Who decides how driverless vehicles keep occupants safe?

Silicon Valley is abuzz with news of driverless cars. Google Inc. has put its technological know-how to use in figuring out how to make driverless cars safe for occupants and others on the road. And, of course, the company is looking at ways to persuade all of us that going driverless is actually safer than having a human behind the wheel. Eliminate human error from California’s roads, the message seems to be, and lives will be saved.

Human error plays a significant role in most car accidents. A driver dozes off, a driver glances at a text or a driver goes through a “pink” light to get somewhere a few seconds faster. More than 32,000 people die in motor vehicles accidents every year in this country, and experts say that at least 90 percent of those deaths are linked to distracted driving, drunk driving and other poor choices made by drivers.

Google, then, has a point in emphasizing its vehicle’s safety. What we cannot forget, however, is that Google is not a thing. Google is a group of people, some of whom are programming the software that makes those vehicles safer. Human error cannot be taken out of the equation entirely, according to a professor at California Polytechnic State University. We can slide it up or down the production process for vehicles and everything else we do, we can keep it as remote as possible from the finished product, but we cannot excise it completely.

______________________________

_Task 1:_
Answer these questions about the article on driverless vehicles:
(a) How many people die in motor vehicle accidents in this country every year?
(b) Which company is working on making driverless cars safe for occupants and others on the road?
(c) At which university does the professor quoted in the article teach?
The article and the listing that follows it are unrelated material.

______________________________

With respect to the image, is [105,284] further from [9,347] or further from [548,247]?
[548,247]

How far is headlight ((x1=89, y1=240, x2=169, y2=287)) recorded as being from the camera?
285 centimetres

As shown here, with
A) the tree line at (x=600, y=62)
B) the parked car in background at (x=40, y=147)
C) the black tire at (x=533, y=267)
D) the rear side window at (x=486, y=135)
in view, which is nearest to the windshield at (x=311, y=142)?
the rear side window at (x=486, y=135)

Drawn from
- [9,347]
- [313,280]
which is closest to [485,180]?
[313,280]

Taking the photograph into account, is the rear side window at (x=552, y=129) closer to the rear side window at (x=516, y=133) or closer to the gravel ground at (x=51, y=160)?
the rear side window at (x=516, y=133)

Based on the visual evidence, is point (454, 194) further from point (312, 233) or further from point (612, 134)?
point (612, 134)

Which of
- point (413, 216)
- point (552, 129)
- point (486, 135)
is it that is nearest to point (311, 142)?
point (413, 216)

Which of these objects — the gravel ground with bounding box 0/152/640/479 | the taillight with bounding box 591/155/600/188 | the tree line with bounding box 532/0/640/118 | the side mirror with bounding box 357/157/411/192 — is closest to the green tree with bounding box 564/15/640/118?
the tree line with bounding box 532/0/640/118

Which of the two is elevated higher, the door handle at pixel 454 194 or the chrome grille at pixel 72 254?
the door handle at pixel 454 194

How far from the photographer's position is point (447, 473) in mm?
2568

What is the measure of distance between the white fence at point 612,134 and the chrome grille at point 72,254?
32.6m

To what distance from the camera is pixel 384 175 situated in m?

______________________________

_Task 2:_ Edit the listing from the line containing "Taking the photograph" through the end of the listing, replacing "chrome grille" with "front grille" and leaving everything else unchanged. Return only those lines.

_Complete response 1:_
(a) More than 32,000.
(b) Google Inc.
(c) California Polytechnic State University.

_Complete response 2:_
Taking the photograph into account, is the rear side window at (x=552, y=129) closer to the rear side window at (x=516, y=133) or closer to the gravel ground at (x=51, y=160)?
the rear side window at (x=516, y=133)

Based on the visual evidence, is point (454, 194) further from point (312, 233) or further from point (612, 134)?
point (612, 134)

Which of
- point (413, 216)
- point (552, 129)
- point (486, 135)
is it that is nearest to point (311, 142)?
point (413, 216)

Which of these objects — the gravel ground with bounding box 0/152/640/479 | the taillight with bounding box 591/155/600/188 | the tree line with bounding box 532/0/640/118 | the side mirror with bounding box 357/157/411/192 — is closest to the green tree with bounding box 564/15/640/118?
the tree line with bounding box 532/0/640/118

Which of the two is elevated higher, the door handle at pixel 454 194 or the front grille at pixel 72 254?
the door handle at pixel 454 194

How far from the photographer's position is point (447, 473) in mm?
2568

What is the measure of distance between the white fence at point 612,134 and the front grille at point 72,254?
32.6m

To what distance from the camera is pixel 384 175 situated in m?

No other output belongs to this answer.